▶ **Problem description**:
Read the records and write them out again exactly.

::::::::::

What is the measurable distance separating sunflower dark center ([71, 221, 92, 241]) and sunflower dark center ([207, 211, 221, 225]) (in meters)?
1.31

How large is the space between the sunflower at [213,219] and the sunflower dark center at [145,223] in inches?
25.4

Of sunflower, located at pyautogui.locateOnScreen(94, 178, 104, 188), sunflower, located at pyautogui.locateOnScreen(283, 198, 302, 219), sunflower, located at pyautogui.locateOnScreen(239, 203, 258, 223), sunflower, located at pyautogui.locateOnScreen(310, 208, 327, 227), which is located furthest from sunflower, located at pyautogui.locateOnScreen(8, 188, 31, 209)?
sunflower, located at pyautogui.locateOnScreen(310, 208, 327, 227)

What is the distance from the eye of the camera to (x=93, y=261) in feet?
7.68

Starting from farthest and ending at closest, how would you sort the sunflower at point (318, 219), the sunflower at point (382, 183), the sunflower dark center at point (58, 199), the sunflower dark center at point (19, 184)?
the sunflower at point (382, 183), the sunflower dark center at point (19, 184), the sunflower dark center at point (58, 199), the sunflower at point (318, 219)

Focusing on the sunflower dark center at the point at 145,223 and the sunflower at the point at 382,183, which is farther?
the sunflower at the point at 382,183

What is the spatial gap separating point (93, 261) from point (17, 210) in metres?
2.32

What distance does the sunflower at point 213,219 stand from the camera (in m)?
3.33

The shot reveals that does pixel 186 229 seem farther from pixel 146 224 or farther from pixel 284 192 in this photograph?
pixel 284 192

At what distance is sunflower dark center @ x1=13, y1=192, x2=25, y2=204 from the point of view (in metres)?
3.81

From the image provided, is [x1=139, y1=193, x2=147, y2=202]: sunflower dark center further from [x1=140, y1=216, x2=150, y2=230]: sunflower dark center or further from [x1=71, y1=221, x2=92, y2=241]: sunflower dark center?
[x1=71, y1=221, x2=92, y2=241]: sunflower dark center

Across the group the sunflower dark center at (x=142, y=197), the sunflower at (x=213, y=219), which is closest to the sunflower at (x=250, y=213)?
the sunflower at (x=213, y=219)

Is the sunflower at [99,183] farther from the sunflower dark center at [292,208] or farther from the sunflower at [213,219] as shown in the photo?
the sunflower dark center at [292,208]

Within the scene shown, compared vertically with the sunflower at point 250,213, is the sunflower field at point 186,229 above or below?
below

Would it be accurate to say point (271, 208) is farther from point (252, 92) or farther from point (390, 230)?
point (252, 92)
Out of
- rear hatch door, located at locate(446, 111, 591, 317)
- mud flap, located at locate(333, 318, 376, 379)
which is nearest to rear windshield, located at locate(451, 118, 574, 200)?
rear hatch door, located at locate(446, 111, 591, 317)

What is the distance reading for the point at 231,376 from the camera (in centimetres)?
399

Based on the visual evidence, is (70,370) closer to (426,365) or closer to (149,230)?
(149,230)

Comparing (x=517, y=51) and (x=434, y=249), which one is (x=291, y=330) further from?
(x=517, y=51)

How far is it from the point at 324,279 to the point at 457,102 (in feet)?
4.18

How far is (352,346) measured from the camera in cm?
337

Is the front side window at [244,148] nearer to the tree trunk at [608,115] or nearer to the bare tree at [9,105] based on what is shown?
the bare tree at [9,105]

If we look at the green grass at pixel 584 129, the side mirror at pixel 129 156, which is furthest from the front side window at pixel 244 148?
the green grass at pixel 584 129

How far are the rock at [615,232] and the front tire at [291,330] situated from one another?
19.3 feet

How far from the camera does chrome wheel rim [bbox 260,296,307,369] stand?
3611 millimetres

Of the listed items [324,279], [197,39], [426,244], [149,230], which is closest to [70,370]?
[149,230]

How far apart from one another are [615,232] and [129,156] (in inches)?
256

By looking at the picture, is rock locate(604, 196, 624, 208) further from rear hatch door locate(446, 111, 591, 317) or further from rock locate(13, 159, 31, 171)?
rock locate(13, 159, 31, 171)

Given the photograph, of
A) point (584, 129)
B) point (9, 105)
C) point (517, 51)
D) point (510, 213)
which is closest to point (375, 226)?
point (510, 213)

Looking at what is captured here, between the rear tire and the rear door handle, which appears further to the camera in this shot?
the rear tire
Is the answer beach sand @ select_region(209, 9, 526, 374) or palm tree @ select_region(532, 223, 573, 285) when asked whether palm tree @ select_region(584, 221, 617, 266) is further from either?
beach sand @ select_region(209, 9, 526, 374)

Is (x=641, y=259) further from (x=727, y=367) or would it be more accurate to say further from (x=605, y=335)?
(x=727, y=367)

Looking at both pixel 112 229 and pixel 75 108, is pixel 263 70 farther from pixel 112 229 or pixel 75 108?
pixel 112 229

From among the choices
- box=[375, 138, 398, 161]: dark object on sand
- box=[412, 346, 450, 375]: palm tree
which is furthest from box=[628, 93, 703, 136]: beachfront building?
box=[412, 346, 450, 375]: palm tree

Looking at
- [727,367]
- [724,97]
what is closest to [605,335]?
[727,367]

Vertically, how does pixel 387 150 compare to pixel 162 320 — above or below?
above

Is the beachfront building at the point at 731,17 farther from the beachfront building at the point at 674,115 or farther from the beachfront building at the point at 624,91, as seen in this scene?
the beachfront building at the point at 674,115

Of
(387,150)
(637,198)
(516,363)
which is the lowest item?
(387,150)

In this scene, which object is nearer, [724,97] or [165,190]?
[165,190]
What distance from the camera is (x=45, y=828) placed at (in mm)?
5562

::::::::::

▶ **Answer to this task**:
What is the measurable distance separating sunflower dark center ([71, 221, 92, 241]) and sunflower dark center ([207, 211, 221, 225]) (in meters)?
1.31

How large is the space between the sunflower at [213,219] and the sunflower dark center at [145,223] in inches?
25.4

Of sunflower, located at pyautogui.locateOnScreen(94, 178, 104, 188), sunflower, located at pyautogui.locateOnScreen(283, 198, 302, 219), sunflower, located at pyautogui.locateOnScreen(239, 203, 258, 223), sunflower, located at pyautogui.locateOnScreen(310, 208, 327, 227), which is located furthest from sunflower, located at pyautogui.locateOnScreen(8, 188, 31, 209)?
sunflower, located at pyautogui.locateOnScreen(310, 208, 327, 227)

What is the distance from the eye of the camera to (x=93, y=261) in feet?
7.68

Starting from farthest and ending at closest, how would you sort the sunflower at point (318, 219), the sunflower at point (382, 183), the sunflower dark center at point (58, 199), the sunflower dark center at point (19, 184)?
the sunflower at point (382, 183), the sunflower dark center at point (19, 184), the sunflower dark center at point (58, 199), the sunflower at point (318, 219)

Focusing on the sunflower dark center at the point at 145,223 and the sunflower at the point at 382,183, which is farther?
the sunflower at the point at 382,183

What is the spatial gap separating point (93, 261) from point (17, 210) in metres?
2.32

What distance does the sunflower at point 213,219 stand from the camera (in m)?
3.33

The shot reveals that does pixel 186 229 seem farther from pixel 146 224 or farther from pixel 284 192 in this photograph?
pixel 284 192

At what distance is sunflower dark center @ x1=13, y1=192, x2=25, y2=204 from the point of view (in metres)?
3.81

From the image provided, is [x1=139, y1=193, x2=147, y2=202]: sunflower dark center further from [x1=140, y1=216, x2=150, y2=230]: sunflower dark center or further from [x1=71, y1=221, x2=92, y2=241]: sunflower dark center?
[x1=71, y1=221, x2=92, y2=241]: sunflower dark center

Across the group the sunflower dark center at (x=142, y=197), the sunflower at (x=213, y=219), which is closest to the sunflower at (x=250, y=213)?
the sunflower at (x=213, y=219)

Is the sunflower at [99,183] farther from the sunflower dark center at [292,208] or farther from the sunflower at [213,219] as shown in the photo?
the sunflower dark center at [292,208]

Within the scene shown, compared vertically with the sunflower at point 250,213, is the sunflower field at point 186,229 above or below?
below

Would it be accurate to say point (271, 208) is farther from point (252, 92) or farther from point (390, 230)?
point (252, 92)
Out of
- rear hatch door, located at locate(446, 111, 591, 317)
- mud flap, located at locate(333, 318, 376, 379)
which is nearest to rear windshield, located at locate(451, 118, 574, 200)?
rear hatch door, located at locate(446, 111, 591, 317)

What is the distance reading for the point at 231,376 from the camera (in centimetres)?
399

Based on the visual evidence, is (70,370) closer to (426,365) or closer to (149,230)?
(149,230)

Comparing (x=517, y=51) and (x=434, y=249), which one is (x=291, y=330) further from?
(x=517, y=51)

How far is it from the point at 324,279 to the point at 457,102 (in feet)?
4.18

How far is (352,346) measured from the camera in cm?
337

Is the front side window at [244,148] nearer to the tree trunk at [608,115] or nearer to the bare tree at [9,105] based on what is shown?
the bare tree at [9,105]

If we look at the green grass at pixel 584 129, the side mirror at pixel 129 156, which is furthest from the front side window at pixel 244 148?
the green grass at pixel 584 129

How far are the rock at [615,232] and the front tire at [291,330] situated from one another?
19.3 feet

How far from the camera does chrome wheel rim [bbox 260,296,307,369] stand?
3611 millimetres

Of the listed items [324,279], [197,39], [426,244], [149,230], which is closest to [70,370]?
[149,230]

How far apart from one another are [615,232] and [129,156] (in inches)?
256

By looking at the picture, is rock locate(604, 196, 624, 208) further from rear hatch door locate(446, 111, 591, 317) or further from rock locate(13, 159, 31, 171)?
rock locate(13, 159, 31, 171)

Given the photograph, of
A) point (584, 129)
B) point (9, 105)
C) point (517, 51)
D) point (510, 213)
which is closest to point (375, 226)?
point (510, 213)

Looking at what is captured here, between the rear tire and the rear door handle, which appears further to the camera in this shot?
the rear tire
Is the answer beach sand @ select_region(209, 9, 526, 374) or palm tree @ select_region(532, 223, 573, 285) when asked whether palm tree @ select_region(584, 221, 617, 266) is further from either?
beach sand @ select_region(209, 9, 526, 374)

Is (x=641, y=259) further from (x=727, y=367) or would it be more accurate to say further from (x=605, y=335)?
(x=727, y=367)

Looking at both pixel 112 229 and pixel 75 108, is pixel 263 70 farther from pixel 112 229 or pixel 75 108?
pixel 112 229

From among the choices
- box=[375, 138, 398, 161]: dark object on sand
- box=[412, 346, 450, 375]: palm tree
which is furthest from box=[628, 93, 703, 136]: beachfront building?
box=[412, 346, 450, 375]: palm tree

Looking at
- [727,367]
- [724,97]
what is closest to [605,335]?
[727,367]

Vertically, how does pixel 387 150 compare to pixel 162 320 — above or below?
above

Is the beachfront building at the point at 731,17 farther from the beachfront building at the point at 674,115 or farther from the beachfront building at the point at 624,91, as seen in this scene?
the beachfront building at the point at 674,115

Of
(387,150)
(637,198)
(516,363)
which is the lowest item?
(387,150)

In this scene, which object is nearer, [724,97] or [165,190]?
[165,190]
What distance from the camera is (x=45, y=828) placed at (in mm)?
5562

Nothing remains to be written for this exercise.